Car certains apôtres du vrai hip-hop ne se sont pas gênés pour incendier
Fuzat, le petit bourgeois de Versailles qui a oublié son flow à la maison. Accusation à deux sous à laquelle l’intéressé ne se gêne pas de répondre : "Dans le rap je n’aime que les gens qui disent que le Klub des Loosers ce n’est même pas du rap car au moins on me laisse tranquille". Comme si le message n’était pas suffisamment clair, le personnage en rajoute par trois fois, scandant son "Baise les gens!" en guise refrain jouissif. La boucle de flûte concoctée par
Para One achève de fixer le morceau dans votre subconscient et, croyez-moi sur parole, vous ne prendrez plus jamais le métro comme avant.
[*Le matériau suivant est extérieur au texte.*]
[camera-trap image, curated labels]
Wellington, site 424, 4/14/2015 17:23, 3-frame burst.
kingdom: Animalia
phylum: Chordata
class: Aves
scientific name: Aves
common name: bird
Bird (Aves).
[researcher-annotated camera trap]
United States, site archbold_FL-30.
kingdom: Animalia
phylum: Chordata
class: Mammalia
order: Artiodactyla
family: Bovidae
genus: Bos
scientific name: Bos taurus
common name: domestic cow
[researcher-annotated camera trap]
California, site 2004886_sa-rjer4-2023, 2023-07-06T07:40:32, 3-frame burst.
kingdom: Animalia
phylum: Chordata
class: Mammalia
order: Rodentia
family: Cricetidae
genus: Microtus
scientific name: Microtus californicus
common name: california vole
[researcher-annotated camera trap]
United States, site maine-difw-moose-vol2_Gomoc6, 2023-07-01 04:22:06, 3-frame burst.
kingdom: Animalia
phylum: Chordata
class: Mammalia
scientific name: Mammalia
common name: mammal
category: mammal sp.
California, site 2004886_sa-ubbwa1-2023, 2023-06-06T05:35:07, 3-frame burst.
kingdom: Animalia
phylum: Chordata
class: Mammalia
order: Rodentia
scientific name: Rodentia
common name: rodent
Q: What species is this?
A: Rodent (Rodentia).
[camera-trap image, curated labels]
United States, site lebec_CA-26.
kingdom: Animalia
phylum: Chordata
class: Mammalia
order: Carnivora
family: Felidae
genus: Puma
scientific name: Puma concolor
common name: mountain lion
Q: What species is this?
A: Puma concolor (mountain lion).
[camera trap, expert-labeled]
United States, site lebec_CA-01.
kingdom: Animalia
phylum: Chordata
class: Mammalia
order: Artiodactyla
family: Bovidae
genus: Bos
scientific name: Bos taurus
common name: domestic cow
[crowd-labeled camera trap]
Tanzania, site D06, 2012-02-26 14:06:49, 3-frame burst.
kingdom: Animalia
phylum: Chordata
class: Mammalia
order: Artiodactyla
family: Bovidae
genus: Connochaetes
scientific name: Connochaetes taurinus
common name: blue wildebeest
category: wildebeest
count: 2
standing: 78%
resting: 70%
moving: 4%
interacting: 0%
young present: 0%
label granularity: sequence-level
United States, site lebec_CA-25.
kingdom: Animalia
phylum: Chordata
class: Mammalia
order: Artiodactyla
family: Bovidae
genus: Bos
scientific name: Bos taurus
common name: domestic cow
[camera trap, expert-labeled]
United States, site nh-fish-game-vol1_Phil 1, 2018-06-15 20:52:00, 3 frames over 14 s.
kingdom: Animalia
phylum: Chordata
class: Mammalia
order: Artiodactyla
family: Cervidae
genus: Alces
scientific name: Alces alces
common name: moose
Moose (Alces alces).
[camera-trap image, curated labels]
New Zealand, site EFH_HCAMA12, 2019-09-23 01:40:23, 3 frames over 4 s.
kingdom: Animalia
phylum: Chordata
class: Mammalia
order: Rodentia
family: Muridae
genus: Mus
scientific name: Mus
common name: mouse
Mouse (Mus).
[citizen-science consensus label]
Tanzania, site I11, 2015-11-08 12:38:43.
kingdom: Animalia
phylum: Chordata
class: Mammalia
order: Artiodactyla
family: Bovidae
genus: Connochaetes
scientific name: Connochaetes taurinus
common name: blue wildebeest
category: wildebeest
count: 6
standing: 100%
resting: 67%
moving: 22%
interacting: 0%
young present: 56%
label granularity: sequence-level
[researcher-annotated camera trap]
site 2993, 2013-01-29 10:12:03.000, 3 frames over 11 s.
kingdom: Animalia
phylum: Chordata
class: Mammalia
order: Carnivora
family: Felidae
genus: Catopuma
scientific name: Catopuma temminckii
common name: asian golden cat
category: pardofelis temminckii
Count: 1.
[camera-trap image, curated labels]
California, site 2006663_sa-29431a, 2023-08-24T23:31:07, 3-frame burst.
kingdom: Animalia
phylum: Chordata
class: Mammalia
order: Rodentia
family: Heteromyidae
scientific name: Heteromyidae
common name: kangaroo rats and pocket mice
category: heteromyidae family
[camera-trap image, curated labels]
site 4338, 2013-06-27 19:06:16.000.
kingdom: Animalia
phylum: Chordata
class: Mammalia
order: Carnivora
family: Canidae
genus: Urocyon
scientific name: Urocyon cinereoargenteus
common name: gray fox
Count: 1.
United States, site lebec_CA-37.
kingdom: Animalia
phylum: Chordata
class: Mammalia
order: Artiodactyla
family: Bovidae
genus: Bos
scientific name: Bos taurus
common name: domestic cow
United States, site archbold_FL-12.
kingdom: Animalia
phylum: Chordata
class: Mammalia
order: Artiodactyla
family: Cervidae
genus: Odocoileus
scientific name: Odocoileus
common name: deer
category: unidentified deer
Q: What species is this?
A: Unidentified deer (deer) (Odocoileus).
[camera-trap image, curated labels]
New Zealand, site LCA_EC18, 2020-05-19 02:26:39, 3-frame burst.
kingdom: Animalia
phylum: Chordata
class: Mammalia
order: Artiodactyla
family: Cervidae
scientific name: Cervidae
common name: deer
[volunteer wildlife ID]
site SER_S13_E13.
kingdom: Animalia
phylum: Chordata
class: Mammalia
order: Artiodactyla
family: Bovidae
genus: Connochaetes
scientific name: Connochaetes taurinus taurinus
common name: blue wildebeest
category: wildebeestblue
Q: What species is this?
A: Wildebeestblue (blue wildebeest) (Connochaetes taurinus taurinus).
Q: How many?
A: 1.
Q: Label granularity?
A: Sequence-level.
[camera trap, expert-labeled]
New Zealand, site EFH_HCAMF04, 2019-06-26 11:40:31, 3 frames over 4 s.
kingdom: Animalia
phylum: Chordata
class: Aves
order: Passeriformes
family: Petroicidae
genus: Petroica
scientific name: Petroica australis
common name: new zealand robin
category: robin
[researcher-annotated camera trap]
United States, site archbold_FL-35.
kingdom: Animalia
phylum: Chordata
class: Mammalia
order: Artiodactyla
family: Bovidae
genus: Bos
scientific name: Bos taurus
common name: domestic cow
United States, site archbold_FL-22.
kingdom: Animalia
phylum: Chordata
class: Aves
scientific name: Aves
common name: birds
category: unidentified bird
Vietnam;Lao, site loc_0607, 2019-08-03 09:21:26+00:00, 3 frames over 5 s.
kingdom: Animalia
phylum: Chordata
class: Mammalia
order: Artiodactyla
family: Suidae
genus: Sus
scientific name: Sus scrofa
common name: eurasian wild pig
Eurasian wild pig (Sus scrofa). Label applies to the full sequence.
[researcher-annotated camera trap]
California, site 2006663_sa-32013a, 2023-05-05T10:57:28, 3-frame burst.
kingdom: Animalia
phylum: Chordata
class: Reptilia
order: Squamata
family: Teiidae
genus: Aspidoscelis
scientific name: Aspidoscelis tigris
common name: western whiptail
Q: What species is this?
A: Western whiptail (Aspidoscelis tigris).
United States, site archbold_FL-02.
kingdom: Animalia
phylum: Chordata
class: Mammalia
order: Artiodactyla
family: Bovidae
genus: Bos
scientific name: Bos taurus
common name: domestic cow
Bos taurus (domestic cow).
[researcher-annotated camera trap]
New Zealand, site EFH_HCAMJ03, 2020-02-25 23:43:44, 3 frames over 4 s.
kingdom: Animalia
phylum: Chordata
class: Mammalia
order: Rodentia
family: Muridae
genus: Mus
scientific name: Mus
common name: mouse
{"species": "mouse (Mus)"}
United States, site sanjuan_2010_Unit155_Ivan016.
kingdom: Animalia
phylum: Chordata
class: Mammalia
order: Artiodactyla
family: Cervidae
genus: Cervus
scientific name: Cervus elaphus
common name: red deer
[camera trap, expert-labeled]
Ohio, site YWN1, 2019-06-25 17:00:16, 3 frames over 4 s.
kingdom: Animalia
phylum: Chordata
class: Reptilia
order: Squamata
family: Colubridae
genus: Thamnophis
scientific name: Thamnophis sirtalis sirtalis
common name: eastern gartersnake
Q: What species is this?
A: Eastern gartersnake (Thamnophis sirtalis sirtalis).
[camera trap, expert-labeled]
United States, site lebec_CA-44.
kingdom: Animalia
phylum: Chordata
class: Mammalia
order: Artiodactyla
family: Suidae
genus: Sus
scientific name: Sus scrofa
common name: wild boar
"Ca va s’arranger… mais oui, bien sûr" ; on y croit pourtant pas la moindre seconde dès les premières notes du morceau suivant, reposant sur une boucle digne de la bande originale de
L’exorciste. Cette fois
Fuzati délaisse la misanthropie pour se recentrer sur son enfance, forcément sordide. L’introspection s’accorde parfaitement avec le décalage rythmique de l’instrumentale, et amène ce titre au statut de
Bâteau ivre contemporain, extraits à l’appui ; "ce jour-là j’ai dû souffler trop fort sur mes bougies, mes illusions se sont toutes envolées aussi". Sans rire…
Ultime preuve du talent d’écriture de
Fuzati,
Poussière d’enfants se révèle enfin comme le morceau phare de ce EP en réconciliant la méchanceté gratuite du rapeur avec sa sensibilité. Ici, le mauvais goût côtoie l’affliction sur un fond de chorale, en se terminant sur ce superbe "je suis toujours un petit peu triste lorsque souffle le vent, je sais qu’il disperse de la poussière d'enfants". Un excellent compromis entre le
Hard Knock Life de
Jay-Z et un
Morts les enfants de
Renaud, la pérennité en plus.
Maxi déterminant dans la carrière du désormais solitaire
Fuzati,
Baise les gens impose donc le Versaillais comme un faux rappeur extrêmement talentueux et promis à un avenir qu’on ose à peine caractériser de "radieux". Réponse le 15 novembre avec
Vive la vie, album débordant de promesses et de frayeurs et qui, de ce fait, porte déjà bien son nom.